目的 1:
原文の「カラープリンタとして、」で始まる段落を、主な事実を残して短い箇条書きにまとめよ。
目的 2:
原文によると、テストプリントを使う特許文献1の方法で位置ずれ補正を行う場合、どんな問題があるか。

説明

カラープリンタ及びその位置ずれ補正方法

【課題】 余白部の延長や各色の印画時間の延長等の問題を生じさせることなく、印画位置の位置ずれを補正する。
【解決手段】 カラー感熱プリンタ10の搬送経路に沿って、記録紙ロール12、搬送ローラ対17、レジスタマーク検出センサ25、サーマヘッド26等を配置する。イエロー画像印画前に、記録紙11の余白部(図示せず)に位置ずれ補正用のレジスタマーク(図示せず)を印画する。各色の画像印画時にレジスタマーク検出センサ25でレジスタマークを検出した結果に基づき、各色間の印画位置の位置ずれ量を算出する。各色間の位置ずれ量算出結果に基づいて、次に記録されるカラー画像の各色の印画開始位置が一致するようにサーマヘッド26を駆動するタイミングを調整する。余白部の延長や各色の印画時間の延長等の問題を生じさせることなく、位置ずれを補正することができる。

【発明の詳細な説明】
【技術分野】
【0001】
本発明は、記録ヘッドを用いて複数色の画像を記録紙に各色毎に記録してカラー画像を得るカラープリンタ、及びこのカラープリンタで各色間の印画位置の位置ずれを補正する位置ずれ補正方法に関するものである。
【背景技術】
【0002】
カラープリンタとして、カラー感熱記録紙を搬送させながらその記録面にサーマルヘッドの発熱素子を押し当て、カラー感熱記録紙のイエロー、マゼンタ、シアンの各感熱発色層を順次発色させることで、カラー画像を記録するカラー感熱プリンタがある。このカラー感熱プリンタには、1個のサーマルヘッドに対してカラー感熱記録紙を往復搬送させながら、その間にイエロー、マゼンタ、シアン画像を順次印画してカラー画像を記録する3パス方式のプリンタが良く知られている。この3パス方式のプリンタは、搬送経路に各色印画用の複数個のサーマルヘッドが配置されている1パス方式のプリンタと比較して、容易に小型化できるという利点がある。
【0003】
このように、3色の画像を順次印画してカラー画像を得る場合に、熱や湿気に起因する感光記録紙の伸縮や、搬送系や印画する画像データに起因する感光記録紙の搬送負荷変動等により、3色の画像の印画位置がずれた所謂位置ずれが発生して、鮮明なカラー画像が得られないおそれがある。そのため、例えば特許文献1に記載されているように、イエロー、マゼンタ、シアンの位置ずれ補正用のテストパターンを重ねて印画したテストプリント等を作成し、各テストパターンの位置ずれ量を検出することで、位置ずれ補正を行う方法が良く知られている。しかしながら、この方法で位置ずれ補正を行う場合には、その間通常のプリント処理が行えないという問題がある。

提供データ:
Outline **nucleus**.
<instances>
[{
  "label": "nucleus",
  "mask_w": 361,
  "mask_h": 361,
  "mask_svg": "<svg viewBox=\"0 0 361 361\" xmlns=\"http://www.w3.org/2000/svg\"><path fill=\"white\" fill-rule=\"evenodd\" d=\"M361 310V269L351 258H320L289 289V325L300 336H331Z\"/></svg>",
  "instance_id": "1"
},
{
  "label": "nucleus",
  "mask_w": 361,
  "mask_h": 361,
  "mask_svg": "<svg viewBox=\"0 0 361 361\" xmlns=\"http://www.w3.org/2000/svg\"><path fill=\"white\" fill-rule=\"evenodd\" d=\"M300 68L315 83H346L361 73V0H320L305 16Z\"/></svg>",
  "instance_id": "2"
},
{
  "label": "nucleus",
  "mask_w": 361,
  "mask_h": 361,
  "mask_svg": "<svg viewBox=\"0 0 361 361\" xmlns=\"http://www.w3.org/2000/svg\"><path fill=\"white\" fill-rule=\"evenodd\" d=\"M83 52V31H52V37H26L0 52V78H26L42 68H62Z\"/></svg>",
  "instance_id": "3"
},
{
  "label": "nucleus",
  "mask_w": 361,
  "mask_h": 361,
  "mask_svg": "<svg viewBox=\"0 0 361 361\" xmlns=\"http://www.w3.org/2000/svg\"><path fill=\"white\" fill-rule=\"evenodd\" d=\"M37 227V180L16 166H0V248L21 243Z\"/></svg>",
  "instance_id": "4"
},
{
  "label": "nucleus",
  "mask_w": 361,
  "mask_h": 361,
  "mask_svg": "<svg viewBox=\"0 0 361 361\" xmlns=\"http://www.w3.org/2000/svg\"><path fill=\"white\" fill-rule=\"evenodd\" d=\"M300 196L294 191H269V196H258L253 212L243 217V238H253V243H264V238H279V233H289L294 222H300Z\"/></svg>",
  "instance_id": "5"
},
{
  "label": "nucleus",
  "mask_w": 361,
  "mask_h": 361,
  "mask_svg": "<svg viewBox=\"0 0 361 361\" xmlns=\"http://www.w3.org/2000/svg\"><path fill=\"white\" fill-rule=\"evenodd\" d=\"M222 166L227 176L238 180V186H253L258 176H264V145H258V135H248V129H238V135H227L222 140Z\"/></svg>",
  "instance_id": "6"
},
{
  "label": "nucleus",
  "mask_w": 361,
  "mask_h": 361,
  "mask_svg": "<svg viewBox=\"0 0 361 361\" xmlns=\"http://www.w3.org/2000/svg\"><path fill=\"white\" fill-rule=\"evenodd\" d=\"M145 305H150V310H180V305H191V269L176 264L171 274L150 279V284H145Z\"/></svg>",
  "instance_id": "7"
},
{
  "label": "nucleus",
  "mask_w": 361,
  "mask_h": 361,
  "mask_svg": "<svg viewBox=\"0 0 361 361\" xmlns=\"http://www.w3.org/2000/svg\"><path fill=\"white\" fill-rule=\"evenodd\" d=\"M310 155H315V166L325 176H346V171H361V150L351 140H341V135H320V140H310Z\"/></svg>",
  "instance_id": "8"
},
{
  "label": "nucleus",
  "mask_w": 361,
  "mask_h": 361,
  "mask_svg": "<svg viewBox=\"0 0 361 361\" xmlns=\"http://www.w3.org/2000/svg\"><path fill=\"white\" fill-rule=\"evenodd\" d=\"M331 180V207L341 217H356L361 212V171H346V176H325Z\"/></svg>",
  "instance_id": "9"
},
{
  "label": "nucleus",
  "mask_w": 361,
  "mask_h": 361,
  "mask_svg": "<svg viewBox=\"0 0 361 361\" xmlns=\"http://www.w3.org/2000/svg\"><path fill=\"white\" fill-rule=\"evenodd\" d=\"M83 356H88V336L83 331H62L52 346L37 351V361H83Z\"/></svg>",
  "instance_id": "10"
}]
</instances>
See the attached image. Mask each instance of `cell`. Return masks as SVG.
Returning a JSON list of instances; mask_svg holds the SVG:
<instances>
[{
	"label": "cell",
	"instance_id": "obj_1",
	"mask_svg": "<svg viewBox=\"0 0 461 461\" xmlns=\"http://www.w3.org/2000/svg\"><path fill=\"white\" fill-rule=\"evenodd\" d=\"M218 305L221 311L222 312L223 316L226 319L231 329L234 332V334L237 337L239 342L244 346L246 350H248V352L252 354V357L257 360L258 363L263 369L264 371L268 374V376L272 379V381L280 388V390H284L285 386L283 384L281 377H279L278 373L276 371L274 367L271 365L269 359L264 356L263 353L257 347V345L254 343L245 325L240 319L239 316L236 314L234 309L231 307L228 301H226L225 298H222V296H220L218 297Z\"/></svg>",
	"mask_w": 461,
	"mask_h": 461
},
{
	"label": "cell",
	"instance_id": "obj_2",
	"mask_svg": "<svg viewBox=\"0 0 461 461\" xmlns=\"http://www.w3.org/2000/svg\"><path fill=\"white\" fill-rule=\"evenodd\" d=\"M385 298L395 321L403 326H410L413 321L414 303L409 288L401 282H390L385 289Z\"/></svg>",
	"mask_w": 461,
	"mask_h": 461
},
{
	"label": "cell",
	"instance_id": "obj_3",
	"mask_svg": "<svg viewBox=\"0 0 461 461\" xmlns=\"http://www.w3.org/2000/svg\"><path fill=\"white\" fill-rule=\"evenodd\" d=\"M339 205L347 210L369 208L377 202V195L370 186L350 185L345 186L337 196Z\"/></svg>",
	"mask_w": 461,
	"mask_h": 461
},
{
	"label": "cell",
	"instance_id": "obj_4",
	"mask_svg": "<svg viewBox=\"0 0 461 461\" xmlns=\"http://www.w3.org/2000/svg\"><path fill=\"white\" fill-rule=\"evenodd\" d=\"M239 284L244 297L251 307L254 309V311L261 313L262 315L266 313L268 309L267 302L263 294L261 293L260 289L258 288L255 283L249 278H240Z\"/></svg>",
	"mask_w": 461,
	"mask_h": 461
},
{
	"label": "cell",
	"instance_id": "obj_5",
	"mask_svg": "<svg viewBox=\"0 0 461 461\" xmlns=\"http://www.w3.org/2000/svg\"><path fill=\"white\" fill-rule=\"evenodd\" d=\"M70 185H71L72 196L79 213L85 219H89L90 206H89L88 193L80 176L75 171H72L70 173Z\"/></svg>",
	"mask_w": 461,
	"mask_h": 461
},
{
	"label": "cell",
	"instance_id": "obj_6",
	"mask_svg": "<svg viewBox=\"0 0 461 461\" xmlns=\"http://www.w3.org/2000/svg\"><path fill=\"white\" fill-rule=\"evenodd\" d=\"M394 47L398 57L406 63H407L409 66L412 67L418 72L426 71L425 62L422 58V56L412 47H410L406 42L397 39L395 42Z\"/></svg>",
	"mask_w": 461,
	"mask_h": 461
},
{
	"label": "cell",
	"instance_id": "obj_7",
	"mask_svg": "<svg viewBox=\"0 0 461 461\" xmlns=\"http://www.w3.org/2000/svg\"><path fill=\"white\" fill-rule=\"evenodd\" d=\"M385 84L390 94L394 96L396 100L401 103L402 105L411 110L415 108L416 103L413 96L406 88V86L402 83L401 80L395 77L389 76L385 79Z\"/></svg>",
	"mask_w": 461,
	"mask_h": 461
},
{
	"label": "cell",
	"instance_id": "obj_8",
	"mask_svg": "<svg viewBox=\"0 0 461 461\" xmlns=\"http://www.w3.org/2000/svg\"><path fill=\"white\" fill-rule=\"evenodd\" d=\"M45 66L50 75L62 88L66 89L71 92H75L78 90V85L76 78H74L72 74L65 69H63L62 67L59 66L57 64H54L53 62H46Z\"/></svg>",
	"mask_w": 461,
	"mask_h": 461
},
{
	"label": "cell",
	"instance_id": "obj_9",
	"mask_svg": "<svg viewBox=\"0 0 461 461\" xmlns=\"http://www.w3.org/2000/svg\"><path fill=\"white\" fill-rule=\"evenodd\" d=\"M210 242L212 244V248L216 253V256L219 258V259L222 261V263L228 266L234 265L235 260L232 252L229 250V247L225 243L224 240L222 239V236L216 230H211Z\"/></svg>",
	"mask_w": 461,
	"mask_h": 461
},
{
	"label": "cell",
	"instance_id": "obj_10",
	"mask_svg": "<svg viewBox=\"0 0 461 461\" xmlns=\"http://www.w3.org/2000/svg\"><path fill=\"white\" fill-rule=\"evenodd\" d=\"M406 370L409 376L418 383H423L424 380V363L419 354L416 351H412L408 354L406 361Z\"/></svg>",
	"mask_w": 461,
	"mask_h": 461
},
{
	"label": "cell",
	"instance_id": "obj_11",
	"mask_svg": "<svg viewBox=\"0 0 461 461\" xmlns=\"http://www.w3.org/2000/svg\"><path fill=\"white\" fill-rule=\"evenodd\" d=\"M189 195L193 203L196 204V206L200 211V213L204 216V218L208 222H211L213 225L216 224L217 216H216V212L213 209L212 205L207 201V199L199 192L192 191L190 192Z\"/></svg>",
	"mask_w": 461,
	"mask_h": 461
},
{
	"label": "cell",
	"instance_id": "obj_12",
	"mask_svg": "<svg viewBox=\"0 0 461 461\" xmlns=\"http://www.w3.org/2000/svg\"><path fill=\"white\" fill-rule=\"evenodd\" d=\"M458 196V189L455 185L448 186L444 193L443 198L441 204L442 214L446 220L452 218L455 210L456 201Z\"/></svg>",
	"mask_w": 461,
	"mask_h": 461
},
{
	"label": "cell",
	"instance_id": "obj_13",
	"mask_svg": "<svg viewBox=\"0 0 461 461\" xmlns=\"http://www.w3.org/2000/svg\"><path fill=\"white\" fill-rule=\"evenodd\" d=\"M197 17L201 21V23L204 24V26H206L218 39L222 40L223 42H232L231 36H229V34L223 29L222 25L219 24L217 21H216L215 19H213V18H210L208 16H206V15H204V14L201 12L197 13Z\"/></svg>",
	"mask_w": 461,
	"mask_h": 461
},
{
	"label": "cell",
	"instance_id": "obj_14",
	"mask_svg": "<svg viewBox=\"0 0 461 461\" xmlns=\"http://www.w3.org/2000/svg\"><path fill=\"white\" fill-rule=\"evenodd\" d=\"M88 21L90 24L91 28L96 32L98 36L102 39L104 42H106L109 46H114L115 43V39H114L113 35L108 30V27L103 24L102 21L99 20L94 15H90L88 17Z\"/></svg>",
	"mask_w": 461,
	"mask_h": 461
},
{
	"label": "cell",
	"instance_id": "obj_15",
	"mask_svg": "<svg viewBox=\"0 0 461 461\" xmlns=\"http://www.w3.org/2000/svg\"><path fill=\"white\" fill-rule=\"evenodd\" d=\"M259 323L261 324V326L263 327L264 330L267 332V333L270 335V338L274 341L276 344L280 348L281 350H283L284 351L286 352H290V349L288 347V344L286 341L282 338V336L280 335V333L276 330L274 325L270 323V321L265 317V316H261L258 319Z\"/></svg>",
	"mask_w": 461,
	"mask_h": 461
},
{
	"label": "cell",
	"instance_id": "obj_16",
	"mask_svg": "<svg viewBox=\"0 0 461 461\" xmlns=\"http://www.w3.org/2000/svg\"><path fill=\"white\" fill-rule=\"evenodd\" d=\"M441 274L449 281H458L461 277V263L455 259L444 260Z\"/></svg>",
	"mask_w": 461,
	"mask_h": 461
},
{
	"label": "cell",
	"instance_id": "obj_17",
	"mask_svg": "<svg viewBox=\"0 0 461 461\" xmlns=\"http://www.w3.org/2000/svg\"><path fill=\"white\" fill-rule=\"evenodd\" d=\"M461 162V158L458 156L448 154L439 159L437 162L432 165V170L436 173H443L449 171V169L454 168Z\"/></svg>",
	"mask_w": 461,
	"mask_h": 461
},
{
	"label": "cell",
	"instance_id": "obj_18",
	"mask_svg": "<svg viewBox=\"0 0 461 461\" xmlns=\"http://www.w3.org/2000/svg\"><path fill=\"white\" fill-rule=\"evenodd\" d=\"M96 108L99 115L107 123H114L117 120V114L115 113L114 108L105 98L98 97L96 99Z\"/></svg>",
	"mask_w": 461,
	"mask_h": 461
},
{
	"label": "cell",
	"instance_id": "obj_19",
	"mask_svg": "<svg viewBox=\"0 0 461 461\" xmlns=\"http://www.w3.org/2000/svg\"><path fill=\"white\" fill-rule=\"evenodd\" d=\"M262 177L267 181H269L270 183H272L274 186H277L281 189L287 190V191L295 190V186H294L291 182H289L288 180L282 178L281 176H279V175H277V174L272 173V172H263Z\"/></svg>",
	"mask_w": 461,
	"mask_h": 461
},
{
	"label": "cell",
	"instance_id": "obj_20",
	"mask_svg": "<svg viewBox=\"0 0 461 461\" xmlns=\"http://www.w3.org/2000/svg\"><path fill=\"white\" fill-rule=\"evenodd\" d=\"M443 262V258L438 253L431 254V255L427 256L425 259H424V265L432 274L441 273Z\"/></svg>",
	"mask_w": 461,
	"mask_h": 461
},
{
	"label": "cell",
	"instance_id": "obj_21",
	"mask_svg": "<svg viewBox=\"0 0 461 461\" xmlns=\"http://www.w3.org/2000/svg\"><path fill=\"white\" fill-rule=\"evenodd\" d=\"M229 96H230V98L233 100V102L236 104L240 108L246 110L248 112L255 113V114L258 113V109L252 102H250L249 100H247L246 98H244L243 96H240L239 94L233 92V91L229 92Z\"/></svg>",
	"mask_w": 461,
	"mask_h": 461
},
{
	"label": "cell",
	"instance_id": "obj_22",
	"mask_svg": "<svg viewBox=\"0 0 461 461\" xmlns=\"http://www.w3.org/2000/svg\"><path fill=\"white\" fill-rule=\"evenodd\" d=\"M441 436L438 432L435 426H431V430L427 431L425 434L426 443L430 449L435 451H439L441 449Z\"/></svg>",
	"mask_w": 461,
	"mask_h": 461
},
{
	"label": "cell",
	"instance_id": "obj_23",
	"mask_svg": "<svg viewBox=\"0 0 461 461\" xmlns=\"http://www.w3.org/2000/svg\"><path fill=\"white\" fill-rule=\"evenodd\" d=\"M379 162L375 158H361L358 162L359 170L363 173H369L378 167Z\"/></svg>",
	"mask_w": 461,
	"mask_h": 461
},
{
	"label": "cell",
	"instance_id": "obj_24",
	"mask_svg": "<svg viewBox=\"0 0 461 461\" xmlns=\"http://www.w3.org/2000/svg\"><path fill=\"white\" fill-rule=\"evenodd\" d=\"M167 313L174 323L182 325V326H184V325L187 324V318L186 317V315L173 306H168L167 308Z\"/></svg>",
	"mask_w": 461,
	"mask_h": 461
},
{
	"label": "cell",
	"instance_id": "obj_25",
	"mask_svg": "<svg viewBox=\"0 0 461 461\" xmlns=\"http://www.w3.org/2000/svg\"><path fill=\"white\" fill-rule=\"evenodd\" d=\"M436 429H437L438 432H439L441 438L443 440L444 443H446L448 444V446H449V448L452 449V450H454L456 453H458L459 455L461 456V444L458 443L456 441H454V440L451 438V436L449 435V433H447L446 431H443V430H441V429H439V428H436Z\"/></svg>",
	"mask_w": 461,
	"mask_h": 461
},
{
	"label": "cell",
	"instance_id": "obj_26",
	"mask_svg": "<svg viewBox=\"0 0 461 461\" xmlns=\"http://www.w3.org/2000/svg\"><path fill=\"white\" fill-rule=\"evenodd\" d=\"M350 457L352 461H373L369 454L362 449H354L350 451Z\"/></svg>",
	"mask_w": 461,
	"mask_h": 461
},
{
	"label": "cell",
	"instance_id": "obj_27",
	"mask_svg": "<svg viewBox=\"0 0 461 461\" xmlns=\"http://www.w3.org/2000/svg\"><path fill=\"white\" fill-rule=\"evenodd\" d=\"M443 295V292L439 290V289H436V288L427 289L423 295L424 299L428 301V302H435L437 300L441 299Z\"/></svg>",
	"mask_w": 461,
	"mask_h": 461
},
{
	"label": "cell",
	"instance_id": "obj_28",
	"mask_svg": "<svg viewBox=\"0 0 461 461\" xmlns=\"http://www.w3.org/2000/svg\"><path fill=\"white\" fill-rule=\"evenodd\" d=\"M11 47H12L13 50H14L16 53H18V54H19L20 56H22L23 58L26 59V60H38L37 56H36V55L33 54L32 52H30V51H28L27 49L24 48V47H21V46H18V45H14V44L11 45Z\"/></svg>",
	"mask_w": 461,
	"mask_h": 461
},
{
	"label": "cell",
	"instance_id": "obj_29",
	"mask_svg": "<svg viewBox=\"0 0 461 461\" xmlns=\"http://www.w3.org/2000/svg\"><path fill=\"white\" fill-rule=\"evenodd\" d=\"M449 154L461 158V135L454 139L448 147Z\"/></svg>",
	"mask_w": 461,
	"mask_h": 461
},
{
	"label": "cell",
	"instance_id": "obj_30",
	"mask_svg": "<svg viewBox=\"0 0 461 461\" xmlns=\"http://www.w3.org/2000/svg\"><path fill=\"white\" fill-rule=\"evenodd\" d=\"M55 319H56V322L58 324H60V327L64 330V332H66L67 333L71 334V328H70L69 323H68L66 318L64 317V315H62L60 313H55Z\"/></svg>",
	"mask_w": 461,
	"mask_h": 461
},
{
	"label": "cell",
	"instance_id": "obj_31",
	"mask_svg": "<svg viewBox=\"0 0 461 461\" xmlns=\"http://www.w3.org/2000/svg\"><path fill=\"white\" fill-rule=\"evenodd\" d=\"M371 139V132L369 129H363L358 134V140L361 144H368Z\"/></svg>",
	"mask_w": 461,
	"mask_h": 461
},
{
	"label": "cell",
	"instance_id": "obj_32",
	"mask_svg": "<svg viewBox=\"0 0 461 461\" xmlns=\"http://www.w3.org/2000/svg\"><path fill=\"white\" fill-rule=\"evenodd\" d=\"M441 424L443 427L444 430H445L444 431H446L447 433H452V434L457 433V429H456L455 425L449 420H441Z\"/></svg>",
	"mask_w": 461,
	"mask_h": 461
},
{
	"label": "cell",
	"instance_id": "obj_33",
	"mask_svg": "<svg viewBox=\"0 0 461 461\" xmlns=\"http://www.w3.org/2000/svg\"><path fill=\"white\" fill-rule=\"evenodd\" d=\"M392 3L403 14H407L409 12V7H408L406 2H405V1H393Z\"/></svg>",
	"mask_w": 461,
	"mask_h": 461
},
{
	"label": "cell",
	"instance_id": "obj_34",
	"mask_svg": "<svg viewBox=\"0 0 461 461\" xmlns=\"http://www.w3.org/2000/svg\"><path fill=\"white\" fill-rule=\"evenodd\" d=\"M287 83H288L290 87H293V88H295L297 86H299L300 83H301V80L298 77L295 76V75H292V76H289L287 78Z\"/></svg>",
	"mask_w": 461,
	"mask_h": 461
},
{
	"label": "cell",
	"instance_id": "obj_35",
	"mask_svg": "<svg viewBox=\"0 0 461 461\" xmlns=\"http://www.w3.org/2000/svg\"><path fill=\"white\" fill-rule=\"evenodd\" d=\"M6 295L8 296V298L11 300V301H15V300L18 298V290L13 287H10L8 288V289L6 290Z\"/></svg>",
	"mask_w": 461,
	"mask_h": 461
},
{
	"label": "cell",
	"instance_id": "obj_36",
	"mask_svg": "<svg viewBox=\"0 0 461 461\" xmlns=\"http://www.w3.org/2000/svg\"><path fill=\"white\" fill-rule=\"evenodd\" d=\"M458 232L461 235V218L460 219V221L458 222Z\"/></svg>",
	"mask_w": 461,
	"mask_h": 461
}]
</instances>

回答 1:
- カラー感熱プリンタは、カラー感熱記録紙を搬送しながらサーマルヘッドの発熱素子を記録面に押し当てる。イエロー、マゼンタ、シアンの感熱発色層を順に発色させて、カラー画像を記録する。
- 3パス方式のプリンタがよく知られている。1個のサーマルヘッドに対して記録紙を往復搬送し、その間に各色の画像を順に印画する方式である。
- 3パス方式は、各色用の複数のサーマルヘッドを搬送経路に並べる1パス方式より、容易に小型化できる。

回答 2:
補正を行っている間、通常のプリント処理ができない。